## Given problem
Write out only the lines running from the one that contains "How would you" to the end of the material, both ends included.

-- Data start --

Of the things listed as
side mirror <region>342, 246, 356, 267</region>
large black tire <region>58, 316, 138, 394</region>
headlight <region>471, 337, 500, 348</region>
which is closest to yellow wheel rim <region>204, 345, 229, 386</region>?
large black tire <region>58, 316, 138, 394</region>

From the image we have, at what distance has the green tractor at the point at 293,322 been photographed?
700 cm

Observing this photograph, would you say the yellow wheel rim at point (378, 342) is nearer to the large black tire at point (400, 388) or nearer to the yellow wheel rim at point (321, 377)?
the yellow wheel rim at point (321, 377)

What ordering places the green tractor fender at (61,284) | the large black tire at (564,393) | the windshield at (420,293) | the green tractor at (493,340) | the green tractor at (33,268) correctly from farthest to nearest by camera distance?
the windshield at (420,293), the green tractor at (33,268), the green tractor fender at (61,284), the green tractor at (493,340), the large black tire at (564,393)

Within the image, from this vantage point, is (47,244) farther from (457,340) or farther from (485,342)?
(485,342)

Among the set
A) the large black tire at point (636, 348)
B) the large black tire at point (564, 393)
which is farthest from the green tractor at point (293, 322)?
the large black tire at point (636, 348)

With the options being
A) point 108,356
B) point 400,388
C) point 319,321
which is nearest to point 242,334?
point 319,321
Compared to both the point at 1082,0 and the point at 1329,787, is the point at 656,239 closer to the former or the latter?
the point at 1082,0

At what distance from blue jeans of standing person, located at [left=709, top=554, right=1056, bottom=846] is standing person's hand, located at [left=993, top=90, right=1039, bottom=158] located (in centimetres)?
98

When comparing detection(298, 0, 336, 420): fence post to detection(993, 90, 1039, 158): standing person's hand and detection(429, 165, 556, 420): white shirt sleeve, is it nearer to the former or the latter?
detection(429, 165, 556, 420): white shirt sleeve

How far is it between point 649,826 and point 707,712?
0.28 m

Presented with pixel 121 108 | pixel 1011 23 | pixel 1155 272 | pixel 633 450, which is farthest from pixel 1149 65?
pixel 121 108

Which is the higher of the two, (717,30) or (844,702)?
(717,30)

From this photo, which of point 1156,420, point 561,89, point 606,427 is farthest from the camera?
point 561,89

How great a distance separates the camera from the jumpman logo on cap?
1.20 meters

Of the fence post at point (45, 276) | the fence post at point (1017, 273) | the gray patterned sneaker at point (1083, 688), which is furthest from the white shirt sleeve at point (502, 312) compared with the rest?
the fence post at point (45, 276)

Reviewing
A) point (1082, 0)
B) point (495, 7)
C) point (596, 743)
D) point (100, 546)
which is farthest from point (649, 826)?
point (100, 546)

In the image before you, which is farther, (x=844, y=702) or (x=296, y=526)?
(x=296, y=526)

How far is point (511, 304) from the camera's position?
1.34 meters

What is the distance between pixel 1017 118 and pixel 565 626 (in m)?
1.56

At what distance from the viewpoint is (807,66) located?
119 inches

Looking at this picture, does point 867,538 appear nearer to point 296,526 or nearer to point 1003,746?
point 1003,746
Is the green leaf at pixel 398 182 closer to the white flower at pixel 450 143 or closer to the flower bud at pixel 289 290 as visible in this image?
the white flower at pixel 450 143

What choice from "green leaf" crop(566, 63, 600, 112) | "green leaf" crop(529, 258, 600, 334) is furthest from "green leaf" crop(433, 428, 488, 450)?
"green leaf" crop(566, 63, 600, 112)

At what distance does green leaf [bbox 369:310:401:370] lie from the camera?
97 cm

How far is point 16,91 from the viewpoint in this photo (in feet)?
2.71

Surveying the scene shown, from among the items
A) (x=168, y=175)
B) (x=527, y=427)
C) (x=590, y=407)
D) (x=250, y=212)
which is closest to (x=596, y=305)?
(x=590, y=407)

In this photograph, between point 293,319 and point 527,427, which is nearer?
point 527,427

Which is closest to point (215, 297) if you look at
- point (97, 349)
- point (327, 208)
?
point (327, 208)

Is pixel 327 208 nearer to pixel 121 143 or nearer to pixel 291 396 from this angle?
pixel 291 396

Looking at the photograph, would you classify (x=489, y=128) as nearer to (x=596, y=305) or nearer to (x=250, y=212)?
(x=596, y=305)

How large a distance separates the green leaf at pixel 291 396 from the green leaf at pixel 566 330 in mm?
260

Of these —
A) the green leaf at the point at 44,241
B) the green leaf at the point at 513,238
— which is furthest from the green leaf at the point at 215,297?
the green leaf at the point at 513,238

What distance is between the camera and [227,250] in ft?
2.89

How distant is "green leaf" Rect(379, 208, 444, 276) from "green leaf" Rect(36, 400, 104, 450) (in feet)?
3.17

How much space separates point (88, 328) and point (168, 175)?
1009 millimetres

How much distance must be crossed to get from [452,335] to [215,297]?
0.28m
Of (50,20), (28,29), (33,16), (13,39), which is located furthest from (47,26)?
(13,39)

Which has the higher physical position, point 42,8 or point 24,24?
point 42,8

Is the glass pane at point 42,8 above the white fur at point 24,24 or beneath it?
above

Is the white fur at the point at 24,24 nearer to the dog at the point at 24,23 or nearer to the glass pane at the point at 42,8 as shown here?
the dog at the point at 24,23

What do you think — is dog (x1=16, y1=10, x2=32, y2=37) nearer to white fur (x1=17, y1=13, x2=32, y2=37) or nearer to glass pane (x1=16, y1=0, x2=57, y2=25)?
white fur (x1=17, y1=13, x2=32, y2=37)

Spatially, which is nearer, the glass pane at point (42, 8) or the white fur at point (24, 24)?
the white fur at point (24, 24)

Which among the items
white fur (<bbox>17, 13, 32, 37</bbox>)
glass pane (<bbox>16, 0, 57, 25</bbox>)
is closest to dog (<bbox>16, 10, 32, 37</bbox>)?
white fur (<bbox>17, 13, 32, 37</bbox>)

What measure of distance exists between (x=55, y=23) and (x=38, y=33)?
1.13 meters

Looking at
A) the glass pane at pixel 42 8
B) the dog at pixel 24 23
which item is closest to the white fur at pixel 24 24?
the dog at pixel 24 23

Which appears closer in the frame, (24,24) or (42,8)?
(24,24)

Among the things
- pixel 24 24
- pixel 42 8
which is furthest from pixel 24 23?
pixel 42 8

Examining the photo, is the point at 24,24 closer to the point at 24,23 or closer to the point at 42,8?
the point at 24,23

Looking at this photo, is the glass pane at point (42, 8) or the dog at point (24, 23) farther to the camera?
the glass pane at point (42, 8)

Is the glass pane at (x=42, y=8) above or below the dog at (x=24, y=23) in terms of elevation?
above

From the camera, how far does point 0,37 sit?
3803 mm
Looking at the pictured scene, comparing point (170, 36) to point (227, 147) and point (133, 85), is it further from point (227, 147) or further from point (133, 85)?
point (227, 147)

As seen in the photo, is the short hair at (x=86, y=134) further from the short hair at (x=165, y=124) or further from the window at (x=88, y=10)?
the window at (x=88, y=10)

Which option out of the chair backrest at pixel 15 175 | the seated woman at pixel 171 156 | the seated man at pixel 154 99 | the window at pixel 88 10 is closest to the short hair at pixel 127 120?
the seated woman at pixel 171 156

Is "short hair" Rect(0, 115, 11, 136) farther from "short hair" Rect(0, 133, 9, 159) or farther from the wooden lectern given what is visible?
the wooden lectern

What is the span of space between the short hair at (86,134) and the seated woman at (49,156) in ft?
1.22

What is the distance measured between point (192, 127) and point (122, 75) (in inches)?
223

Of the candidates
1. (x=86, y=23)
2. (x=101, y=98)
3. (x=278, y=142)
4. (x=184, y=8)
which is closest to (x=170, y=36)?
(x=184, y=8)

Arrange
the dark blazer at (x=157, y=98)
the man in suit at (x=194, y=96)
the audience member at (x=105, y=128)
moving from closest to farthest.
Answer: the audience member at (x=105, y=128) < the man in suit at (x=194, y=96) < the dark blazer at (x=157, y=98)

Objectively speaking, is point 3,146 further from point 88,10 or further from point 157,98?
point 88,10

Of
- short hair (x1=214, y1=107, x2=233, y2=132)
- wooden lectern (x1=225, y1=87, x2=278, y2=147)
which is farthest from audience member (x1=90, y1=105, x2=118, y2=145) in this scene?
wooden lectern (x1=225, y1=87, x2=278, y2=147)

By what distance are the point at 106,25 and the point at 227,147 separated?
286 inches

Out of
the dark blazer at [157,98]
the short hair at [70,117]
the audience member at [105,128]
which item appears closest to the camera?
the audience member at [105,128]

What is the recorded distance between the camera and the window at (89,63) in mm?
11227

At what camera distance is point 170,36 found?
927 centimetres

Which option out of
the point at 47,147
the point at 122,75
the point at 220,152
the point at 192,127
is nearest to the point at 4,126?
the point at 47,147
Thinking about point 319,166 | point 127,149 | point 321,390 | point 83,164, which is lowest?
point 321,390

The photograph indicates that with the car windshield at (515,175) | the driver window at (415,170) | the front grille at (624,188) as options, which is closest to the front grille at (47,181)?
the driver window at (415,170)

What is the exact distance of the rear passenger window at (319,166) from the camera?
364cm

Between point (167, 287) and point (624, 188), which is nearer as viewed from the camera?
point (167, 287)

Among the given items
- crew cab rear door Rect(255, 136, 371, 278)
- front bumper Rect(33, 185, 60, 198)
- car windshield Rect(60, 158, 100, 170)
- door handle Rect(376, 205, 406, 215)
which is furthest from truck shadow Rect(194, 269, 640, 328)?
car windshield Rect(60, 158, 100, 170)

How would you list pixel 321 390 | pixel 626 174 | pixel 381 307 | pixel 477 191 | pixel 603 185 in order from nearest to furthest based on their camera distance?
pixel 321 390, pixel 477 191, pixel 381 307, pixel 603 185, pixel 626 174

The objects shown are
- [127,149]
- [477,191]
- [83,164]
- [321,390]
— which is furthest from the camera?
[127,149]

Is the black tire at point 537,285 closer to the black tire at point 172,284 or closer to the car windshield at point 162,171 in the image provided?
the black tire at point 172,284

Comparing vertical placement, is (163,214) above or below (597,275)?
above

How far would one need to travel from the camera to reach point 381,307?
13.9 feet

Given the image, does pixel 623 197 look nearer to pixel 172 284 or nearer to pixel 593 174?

-- Data end --

## Exercise result
How would you list pixel 321 390 | pixel 626 174 | pixel 381 307 | pixel 477 191 | pixel 603 185 in order from nearest to furthest based on their camera distance?
pixel 321 390, pixel 477 191, pixel 381 307, pixel 603 185, pixel 626 174

The objects shown are
- [127,149]
- [477,191]
- [83,164]
- [321,390]
— which is furthest from the camera?
[127,149]

Is the black tire at point 537,285 closer to the black tire at point 172,284 or closer to the car windshield at point 162,171 in the image provided?
the black tire at point 172,284

Comparing vertical placement, is (163,214) above or below (597,275)?
above

How far would one need to travel from the camera to reach point 381,307?
13.9 feet

Given the image, does pixel 623 197 look nearer to pixel 172 284 or nearer to pixel 593 174?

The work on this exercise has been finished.